**Excerpt**:

Leathercrafter Linda Brown.

Linda is all tied up in knots

Knotty leathercrafter Linda Brown

  • Jul. 27, 2011 3:00 p.m.

Linda Brown may own one of the few business in the country that relies almost solely on kangaroos.

From her home in Sooke, Brown runs Knotty Linda leathercrafting.

“I specialize in fine braiding and fancy knotting of kangaroo and English bridle leathers,” she said.

Brown uses mostly kangaroo leather because of its unique physical properties.

“In a lot of the work to make a braid, you have to pull really tight on it. And if you pull that tight on cow leather with it that thin to make those decorative knots and braids, it will break.”

Several rooms in her home have been dedicated to the construction and storage of her creations: hundreds of colourful bracelets were displayed neatly on racks near the kitchen,  and dozens of what looked like belts hung from the ceiling in a converted bedroom — but they weren’t designed for humans.

“About a year ago I changed the focus of my business to dog leads and collars,” said Brown.

Making them from English bridle leather, which is derived from cow hide and is very strong and water resistant, it gets its name from from being commonly used to construct bridles for horses.

**Dataset rows**:
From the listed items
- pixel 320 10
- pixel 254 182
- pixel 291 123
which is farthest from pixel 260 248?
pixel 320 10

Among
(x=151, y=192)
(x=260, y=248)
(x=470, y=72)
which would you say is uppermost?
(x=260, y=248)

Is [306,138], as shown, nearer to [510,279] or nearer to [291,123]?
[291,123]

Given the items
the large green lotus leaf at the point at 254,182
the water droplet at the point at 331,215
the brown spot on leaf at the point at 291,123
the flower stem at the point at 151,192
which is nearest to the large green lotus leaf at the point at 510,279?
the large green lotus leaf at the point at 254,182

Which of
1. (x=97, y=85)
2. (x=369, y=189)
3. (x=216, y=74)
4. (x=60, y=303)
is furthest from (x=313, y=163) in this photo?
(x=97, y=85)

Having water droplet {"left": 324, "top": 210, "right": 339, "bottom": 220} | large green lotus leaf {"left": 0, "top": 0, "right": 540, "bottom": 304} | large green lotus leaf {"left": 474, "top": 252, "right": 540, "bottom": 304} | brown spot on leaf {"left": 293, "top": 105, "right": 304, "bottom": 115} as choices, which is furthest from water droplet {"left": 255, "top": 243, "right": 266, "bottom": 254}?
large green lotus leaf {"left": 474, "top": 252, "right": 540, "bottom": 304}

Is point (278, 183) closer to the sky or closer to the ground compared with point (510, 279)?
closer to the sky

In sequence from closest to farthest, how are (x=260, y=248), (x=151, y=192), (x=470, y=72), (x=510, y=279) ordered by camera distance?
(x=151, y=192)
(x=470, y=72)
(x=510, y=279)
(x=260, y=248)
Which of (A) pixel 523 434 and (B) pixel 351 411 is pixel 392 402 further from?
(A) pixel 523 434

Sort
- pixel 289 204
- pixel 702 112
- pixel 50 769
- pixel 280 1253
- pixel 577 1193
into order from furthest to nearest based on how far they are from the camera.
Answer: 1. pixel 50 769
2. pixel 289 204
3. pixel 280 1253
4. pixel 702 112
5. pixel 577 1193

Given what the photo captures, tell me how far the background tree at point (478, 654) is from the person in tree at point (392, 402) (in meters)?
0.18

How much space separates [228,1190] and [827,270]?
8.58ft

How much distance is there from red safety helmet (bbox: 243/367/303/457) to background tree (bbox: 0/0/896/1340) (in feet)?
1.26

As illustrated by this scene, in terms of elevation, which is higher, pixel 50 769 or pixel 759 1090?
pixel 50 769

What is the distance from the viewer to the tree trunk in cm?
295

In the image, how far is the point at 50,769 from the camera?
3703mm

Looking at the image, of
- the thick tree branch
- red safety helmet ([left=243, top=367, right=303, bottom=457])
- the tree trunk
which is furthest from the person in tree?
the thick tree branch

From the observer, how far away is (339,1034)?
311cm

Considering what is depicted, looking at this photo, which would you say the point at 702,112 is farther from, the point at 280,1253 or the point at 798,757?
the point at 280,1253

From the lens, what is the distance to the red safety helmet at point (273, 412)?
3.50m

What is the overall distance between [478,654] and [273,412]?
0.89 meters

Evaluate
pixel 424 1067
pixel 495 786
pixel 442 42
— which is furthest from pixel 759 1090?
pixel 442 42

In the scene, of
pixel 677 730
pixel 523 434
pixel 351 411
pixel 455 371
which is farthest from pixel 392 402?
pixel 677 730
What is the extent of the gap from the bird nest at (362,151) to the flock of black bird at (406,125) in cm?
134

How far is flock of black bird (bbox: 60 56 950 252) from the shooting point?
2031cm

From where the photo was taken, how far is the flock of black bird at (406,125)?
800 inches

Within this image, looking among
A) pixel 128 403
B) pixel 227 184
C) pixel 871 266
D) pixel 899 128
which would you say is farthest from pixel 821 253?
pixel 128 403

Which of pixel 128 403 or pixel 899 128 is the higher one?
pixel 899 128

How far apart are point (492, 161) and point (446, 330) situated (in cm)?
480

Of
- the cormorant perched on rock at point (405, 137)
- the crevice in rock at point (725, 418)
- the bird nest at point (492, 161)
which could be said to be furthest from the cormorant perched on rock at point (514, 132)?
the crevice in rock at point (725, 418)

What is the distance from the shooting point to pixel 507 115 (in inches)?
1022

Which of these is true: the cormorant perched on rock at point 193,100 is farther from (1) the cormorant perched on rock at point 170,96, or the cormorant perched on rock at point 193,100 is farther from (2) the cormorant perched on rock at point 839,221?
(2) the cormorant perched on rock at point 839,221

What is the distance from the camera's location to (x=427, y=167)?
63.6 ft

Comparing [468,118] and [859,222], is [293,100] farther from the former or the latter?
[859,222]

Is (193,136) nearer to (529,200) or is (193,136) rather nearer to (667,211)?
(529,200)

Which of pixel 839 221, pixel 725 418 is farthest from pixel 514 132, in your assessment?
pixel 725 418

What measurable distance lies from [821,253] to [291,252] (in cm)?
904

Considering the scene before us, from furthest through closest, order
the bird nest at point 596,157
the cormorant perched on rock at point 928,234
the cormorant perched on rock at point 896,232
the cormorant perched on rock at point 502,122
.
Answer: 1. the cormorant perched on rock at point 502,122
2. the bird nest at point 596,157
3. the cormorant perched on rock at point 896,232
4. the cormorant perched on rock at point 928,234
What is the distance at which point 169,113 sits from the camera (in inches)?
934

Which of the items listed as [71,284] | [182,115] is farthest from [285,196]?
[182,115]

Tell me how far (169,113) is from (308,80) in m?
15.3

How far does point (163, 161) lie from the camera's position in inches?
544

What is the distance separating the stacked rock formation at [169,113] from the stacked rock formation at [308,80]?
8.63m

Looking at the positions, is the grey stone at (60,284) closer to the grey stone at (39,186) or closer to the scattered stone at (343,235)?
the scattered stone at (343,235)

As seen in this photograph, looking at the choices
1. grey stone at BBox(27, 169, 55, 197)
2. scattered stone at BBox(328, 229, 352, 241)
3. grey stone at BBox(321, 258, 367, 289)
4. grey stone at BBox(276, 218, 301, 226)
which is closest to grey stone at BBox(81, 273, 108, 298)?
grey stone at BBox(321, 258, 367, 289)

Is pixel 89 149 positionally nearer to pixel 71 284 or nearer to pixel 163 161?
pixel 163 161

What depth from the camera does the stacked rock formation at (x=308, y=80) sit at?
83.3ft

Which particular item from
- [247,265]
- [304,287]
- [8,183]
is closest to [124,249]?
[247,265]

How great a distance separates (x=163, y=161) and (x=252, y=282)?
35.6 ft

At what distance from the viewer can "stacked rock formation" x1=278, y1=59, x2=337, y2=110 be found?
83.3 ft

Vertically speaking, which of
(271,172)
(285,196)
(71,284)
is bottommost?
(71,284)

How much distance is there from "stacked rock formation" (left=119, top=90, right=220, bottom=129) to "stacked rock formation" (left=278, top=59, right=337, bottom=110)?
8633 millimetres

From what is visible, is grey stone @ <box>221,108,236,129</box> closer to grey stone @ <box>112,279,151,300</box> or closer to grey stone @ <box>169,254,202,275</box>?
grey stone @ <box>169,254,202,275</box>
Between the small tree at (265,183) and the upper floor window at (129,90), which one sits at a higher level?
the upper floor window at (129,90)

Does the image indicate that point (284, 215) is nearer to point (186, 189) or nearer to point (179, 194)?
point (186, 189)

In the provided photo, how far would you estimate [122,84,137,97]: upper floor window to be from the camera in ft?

**Stated task**: Copy out the entire article about leathercrafter Linda Brown word for word. The items are separate material unrelated to the article.

**Result of the exercise**:
Leathercrafter Linda Brown.

Linda is all tied up in knots

Knotty leathercrafter Linda Brown

  • Jul. 27, 2011 3:00 p.m.

Linda Brown may own one of the few business in the country that relies almost solely on kangaroos.

From her home in Sooke, Brown runs Knotty Linda leathercrafting.

“I specialize in fine braiding and fancy knotting of kangaroo and English bridle leathers,” she said.

Brown uses mostly kangaroo leather because of its unique physical properties.

“In a lot of the work to make a braid, you have to pull really tight on it. And if you pull that tight on cow leather with it that thin to make those decorative knots and braids, it will break.”

Several rooms in her home have been dedicated to the construction and storage of her creations: hundreds of colourful bracelets were displayed neatly on racks near the kitchen,  and dozens of what looked like belts hung from the ceiling in a converted bedroom — but they weren’t designed for humans.

“About a year ago I changed the focus of my business to dog leads and collars,” said Brown.

Making them from English bridle leather, which is derived from cow hide and is very strong and water resistant, it gets its name from from being commonly used to construct bridles for horses.